* Study questions:
1. Please copy the part of the Hege Center article that opens with the words containing "Wednesday, September 15, 2010" and closes with "Biological Field Station.", changing "Norman Hege Educational Center" to "Hege Learning Center".
2. Extend the Hege Center article beyond its final sentence.

* Text under study:
>>>
Wednesday, September 15, 2010

Building for the Future



As a farmer and a pilot, the earth and sky were important to Norman Hege ’64. “When I’m flying over farms I wish I was down there farming. When I’m farming and I see a plane fly over, I wish I was up there flying. I have a very good life,” he told his family. Norman died in a car accident in 1987, but an endowment established by Keith ’56 and Elizabeth Hege has now ensured that he will be remembered by others who love the land. Flanked by Keith and Elizabeth, Norman’s widow, Phyllis, cut a ribbon to open the Norman Hege Educational Center at Southwestern College’s Floyd and Edna Moore Biological Field Station.

For nearly a decade students have studied an astonishingly diverse array of ecosystems at the 240-acre field station, from tallgrass prairie to the rockbottom Dutch Creek. Faculty taught in the open air, and classes have taken shelter from the elements in an old barn on the property. The Hege Center will change that.The newly-constructed log cabin is a large classroom with access to power for light microscopes, overhead projectors, aquarium pumps, and other scientific instruments. Students can plug in their laptops and work on reports just feet from where they are gathering data. And the center is unique among the college’s facilities: It is completely off the grid, generating its own power using solar panels and a wind turbine. Banks of batteries store up to 20 kilowatt hours of power, and are constantly being recharged by the renewable power sources. A composting toilet (underwritten by Kent and Sharon Olmstead) provides for sanitation needs.

This center, Keith Hege told about 60 guests at the ribbon-cutting, represents the Biblical mustard seed in the college’s goal of sustainable living. “We are planting a little green plant,” he said, “and it will put down roots. And we will watch this little mustard seed grow into something that transcends the college.”
<<<
* Material provided:
>>>
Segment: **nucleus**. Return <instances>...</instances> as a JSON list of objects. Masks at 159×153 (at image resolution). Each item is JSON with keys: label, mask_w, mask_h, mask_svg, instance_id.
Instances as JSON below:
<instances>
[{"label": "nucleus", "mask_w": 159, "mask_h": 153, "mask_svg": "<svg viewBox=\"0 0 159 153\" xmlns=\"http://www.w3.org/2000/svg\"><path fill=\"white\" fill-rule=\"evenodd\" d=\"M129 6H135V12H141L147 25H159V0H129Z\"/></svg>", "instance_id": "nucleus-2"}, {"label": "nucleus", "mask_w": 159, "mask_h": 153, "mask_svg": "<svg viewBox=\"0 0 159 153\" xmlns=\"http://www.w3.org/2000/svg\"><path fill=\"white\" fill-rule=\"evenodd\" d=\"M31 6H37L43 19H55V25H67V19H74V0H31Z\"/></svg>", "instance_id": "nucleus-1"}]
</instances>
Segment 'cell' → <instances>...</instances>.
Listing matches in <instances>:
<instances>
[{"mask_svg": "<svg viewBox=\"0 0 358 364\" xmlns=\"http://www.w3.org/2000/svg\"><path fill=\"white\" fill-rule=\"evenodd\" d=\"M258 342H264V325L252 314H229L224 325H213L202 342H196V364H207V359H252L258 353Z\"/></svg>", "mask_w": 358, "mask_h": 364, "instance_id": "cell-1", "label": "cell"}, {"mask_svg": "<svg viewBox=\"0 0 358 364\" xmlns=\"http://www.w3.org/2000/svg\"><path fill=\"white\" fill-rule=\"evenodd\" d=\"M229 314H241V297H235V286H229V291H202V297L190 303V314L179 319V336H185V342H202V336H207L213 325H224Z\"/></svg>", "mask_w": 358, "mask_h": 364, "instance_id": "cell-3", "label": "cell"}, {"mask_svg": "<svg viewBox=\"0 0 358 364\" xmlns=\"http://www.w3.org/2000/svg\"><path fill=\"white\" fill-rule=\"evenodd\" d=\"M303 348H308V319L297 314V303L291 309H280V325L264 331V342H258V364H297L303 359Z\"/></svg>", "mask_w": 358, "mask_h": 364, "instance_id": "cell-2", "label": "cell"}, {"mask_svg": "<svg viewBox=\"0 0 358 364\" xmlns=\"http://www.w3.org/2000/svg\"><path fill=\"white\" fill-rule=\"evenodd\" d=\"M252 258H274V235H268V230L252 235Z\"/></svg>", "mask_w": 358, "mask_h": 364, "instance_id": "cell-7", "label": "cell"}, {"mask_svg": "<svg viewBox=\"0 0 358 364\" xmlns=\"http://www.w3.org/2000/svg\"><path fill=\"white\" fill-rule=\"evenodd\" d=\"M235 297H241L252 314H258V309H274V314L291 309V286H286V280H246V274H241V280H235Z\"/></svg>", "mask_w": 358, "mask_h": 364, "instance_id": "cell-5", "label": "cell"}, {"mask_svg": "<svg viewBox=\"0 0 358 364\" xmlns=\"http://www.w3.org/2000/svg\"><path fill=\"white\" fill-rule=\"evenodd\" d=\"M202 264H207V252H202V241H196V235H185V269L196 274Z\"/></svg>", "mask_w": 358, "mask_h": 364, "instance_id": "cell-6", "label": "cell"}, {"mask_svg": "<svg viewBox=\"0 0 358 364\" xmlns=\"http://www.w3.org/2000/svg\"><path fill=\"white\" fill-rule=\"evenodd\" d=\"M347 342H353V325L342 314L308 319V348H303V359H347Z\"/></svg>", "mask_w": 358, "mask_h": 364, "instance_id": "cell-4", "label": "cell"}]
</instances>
<<<
* Task answers:
1.
Wednesday, September 15, 2010

Building for the Future



As a farmer and a pilot, the earth and sky were important to Norman Hege ’64. “When I’m flying over farms I wish I was down there farming. When I’m farming and I see a plane fly over, I wish I was up there flying. I have a very good life,” he told his family. Norman died in a car accident in 1987, but an endowment established by Keith ’56 and Elizabeth Hege has now ensured that he will be remembered by others who love the land. Flanked by Keith and Elizabeth, Norman’s widow, Phyllis, cut a ribbon to open the Hege Learning Center at Southwestern College’s Floyd and Edna Moore Biological Field Station.

2.
Builders in the Building

The construction of the Norman Hege Education Center brought together the talents and contributions of many Moundbuilders: Jeff Camp ’82, contractor for construction of the cabin. Brian Robinson ’05 and Justin Cates, Cates Supply, construction of wind turbine. Alex Gottlob ’09, trees and landscaping.

(Excerpted from remarks by Patrick Ross, head of the Division of Natural Sciences)

Before us stands a simple log cabin, perhaps not too much larger than the sod houses that the early settlers might have built. Our hope is that this cabin will become an important nexus for the study of the ecology of the prairie landscape that surrounds us. But it means even more to us than that. Now more than ever we need to reach out to the next generation to help them learn about the delicate interlocking nature of the prairie ecosystem and all of Earth’s ecosystems. If there is one idea that all of my ecology students learn, it is that you can’t change just one thing. All life is interconnected. All actions are interrelated.

In one sense this lesson teaches us some terrible truths about the devastating environmental impacts that have been produced by some of our species’ foolish missteps. But from this idea also comes hope, a hope that small changes for the good can result in an interwoven cascade of effects with far-reaching consequence for the betterment of our home and the species that we share it with. Small changes like the building of this cabin.